39 and something is still kicking me

Wait, that was Nathan this morning in my bed. He tends to sleep sideways thinking that our bed is big enough for him to sprawl out. And right now he is right, as long as he stays on his side of the bed. Well, I thought after scaring everyone with my last post about my struggles, I would write about what God has done in my life this past year. Hold on, this might be long...

1. He has shown me that I take on too much. I don't mean projects or events. What I mean is that I usually carry the burden of making ministry happen. Through a few friends named Paul, Vance, Mac and Aaron, God began to show me that it is not my job to grow the church or ministry but to stay connected to Him and allow His life to live through me. So many times I get overwhelmed at what I think needs to happen and I begin to carry the burden of making those things happen. But that's not what God has asked of me (or you). He asks me to stay connected to Jesus and allow the life of the vine to give me the bearing of fruit (John 15:5)

2. My identity is not who I make myself to be (or what others think about me) but what Christ has secured for me on the cross and in His grace created me through the life He lives through me. Most of you know I really do care about what people think about me (although I say I don't) and for years this has sent me spirally down a long trail of depression, anxiety and pain. I usually do something stupid through that pain and find myself thinking God hates me or won't use me anymore (the next point). However, through studying Colossians and Ephesians (and the rest of the N.T.) I am finding out that God has not only given me freedom from sin but also a new life and name (thanks Brent G.) God doesn't see me as the old wicked self but as His child and an heir to His kingdom. Through Christ's work on the cross which began His life in me, I am new, completely new (2 Corinthians 5:17)

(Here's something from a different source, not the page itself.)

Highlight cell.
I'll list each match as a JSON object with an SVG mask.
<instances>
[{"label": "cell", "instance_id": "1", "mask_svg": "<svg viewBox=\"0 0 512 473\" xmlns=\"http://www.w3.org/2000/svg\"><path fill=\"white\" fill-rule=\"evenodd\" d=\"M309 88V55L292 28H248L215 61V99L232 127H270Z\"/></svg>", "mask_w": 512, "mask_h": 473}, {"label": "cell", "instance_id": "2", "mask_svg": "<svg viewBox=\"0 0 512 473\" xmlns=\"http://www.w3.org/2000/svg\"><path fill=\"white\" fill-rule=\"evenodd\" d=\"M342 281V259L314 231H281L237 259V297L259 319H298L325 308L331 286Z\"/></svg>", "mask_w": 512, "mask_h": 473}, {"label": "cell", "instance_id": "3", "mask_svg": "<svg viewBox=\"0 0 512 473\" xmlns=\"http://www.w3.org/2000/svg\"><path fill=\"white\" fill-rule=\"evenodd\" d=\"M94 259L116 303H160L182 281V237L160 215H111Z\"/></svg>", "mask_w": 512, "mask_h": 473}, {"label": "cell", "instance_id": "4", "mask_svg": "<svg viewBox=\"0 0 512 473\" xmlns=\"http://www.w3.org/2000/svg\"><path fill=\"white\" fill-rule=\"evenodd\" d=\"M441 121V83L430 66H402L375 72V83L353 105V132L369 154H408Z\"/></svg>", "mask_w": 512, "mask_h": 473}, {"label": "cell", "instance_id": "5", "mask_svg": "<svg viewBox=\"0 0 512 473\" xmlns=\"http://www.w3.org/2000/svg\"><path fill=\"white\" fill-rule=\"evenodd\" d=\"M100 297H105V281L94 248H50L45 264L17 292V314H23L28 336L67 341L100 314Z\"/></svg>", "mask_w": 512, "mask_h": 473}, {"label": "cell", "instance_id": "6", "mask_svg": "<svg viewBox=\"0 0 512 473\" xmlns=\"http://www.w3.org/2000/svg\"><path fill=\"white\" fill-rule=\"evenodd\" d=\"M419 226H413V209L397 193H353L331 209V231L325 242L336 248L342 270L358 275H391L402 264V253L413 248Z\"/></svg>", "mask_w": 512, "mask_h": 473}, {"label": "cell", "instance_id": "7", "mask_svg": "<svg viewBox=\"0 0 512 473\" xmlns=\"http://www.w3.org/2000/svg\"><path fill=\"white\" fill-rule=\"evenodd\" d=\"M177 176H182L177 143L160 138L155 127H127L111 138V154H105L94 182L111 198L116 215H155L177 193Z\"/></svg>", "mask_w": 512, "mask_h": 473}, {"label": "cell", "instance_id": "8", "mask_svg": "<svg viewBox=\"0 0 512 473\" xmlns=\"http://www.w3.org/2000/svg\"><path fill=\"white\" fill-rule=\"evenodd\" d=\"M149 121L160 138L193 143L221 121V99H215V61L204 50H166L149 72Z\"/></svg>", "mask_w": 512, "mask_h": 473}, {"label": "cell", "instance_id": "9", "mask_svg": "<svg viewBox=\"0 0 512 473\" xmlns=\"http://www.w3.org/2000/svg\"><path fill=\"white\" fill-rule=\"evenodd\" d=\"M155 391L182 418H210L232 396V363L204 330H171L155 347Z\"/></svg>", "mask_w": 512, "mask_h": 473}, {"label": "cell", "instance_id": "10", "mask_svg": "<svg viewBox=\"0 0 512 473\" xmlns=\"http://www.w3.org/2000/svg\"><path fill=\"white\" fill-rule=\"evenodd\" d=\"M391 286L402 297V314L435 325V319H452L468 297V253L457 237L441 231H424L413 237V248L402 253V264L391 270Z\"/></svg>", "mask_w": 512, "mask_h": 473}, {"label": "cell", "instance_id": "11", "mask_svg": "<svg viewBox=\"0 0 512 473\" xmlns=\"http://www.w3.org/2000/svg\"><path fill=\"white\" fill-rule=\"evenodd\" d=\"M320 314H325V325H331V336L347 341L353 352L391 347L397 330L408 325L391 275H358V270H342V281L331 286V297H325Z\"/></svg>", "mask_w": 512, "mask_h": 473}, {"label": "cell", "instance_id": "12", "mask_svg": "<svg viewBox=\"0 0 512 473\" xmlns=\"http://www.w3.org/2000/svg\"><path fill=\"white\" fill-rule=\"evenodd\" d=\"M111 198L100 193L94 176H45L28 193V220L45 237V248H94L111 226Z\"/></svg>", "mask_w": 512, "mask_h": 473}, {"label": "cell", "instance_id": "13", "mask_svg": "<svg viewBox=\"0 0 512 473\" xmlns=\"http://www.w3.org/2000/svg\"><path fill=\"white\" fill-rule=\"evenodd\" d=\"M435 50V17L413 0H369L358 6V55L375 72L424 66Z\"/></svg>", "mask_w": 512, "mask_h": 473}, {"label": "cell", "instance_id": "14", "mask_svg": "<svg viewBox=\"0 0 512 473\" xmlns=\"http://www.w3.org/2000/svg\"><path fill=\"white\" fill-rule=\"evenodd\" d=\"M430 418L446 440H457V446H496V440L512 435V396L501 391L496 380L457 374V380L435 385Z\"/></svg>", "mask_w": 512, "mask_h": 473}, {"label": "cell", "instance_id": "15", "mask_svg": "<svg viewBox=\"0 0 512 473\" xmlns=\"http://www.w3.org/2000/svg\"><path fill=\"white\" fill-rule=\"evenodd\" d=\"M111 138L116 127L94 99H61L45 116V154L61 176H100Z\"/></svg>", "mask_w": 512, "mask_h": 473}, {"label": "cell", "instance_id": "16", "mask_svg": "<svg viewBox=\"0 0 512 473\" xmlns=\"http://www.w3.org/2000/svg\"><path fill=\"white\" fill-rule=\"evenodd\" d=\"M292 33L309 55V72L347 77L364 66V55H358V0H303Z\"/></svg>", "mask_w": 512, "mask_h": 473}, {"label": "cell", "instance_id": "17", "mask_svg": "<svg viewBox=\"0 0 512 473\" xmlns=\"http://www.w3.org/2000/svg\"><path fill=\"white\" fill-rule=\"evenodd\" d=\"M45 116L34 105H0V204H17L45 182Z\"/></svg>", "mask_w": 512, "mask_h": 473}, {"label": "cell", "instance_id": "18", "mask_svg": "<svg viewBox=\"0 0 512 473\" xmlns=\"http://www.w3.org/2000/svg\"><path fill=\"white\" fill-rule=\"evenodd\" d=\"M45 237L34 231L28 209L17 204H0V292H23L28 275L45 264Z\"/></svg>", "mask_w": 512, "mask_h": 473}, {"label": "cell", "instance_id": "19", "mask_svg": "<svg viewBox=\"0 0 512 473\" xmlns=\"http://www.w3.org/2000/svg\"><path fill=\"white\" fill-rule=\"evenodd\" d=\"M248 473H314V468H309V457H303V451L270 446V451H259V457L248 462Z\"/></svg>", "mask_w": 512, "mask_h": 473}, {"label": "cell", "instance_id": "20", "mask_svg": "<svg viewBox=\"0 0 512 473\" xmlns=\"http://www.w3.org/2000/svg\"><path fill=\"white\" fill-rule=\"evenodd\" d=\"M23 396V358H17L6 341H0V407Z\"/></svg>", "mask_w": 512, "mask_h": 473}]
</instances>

3. When I sin, I turn my back on God while He graciously returns me to His face (Isaiah 29:13-14). He is wonderful to me when I am not wonderful to Him. My sin doesn't end the relationship (Romans 8). My sin now causes my face to turn from Him and my ears not to hear Him. Before Christ that last sentence was flipped (Isaiah 59:2). I will never suffer the condemnation of my God, but that doesn't mean He doesn't punish my sin. He does correct me, but that spanking is out of love not eternal hate. When I sin, I turn my back on God, but He doesn't turn His back on me.

4. That ministry is not my calling but what comes out of my calling (Galatians 2:20). For years, I have allowed being in ministry to dictate how I acted. Although a good thought, I have allowed thoughts about how a pastor is suppose to act get in the way of real life and allowing God to live through me. Vance once told me that "ministry is the overflow of intimacy". Paul has told me many times to trust what God is doing in me and that God would live through me out of that work. But many times I go back to struggling with point #1 and think that if I don't act or do certain things then our church is not going to grow. Can I tell you that no matter what you do, your church or ministry will not grow unless God does the growing! And He can do that without you or your obedience (this is not an excuse not to obey).

5. God grows things, I don't. I remember times when people would come up to me and pat me on the back for growing a ministry. Boy, how foolish I was to take those pats. I haven't grown one thing in my life. In fact, when done in my personal wisdom and strength (apart from staying connected to Christ), things seem to fall apart in front of me. Now, not everything fell apart, but I was miserable many times during God's growing things around me despite of what I did (1 Corinthians 3:6-7). My job is to stay connected to His life and allow His life to bring growth! Yeah there are times He asks me to water, to spread seed and even to harvest, but He is the one who grows it!

6. Finally and most important, my calling in this life is INTIMACY with God. It is the reason He saved me and it is His desire in me. God wants His Son to live His life through me. My life is to be a journey of intimacy with Jesus. This is all of our primary callings. We were saved for relationship and that relationship is with Christ (John 17:3). Adam messed this up but Jesus returned us back to the Father through His death, burial and resurrection on the cross. God saved me from Himself. God did not save me to start a church or to be a father, He saved me to be with Him for eternity. Now, while being intimate with Him, He leads me to the areas He wants me to live in, such as being a pastor or father or better a husband to an awesome wife. But this is not my primary calling, that is reserved in being with Him for eternity.

There are other things I have learned this year like: relearning how to surf, pidgin english, intentional relationships or how to enjoy Hawaiian food again, but those are things that I'll keep from boring you with.

Thanks for being my friends and praying for us. If you don't have an eternal relationship with Christ, you are in big trouble. Know that your eternity rests on what you do with Jesus. Follow Him, He is worth every good thing and every struggle you will have!

Peace out ya'll, there is a 6 foot swell coming into the south shore tomorrow with my name on it and I'm gonna surf it (or get beat up by it). Please God, keep the sharks away!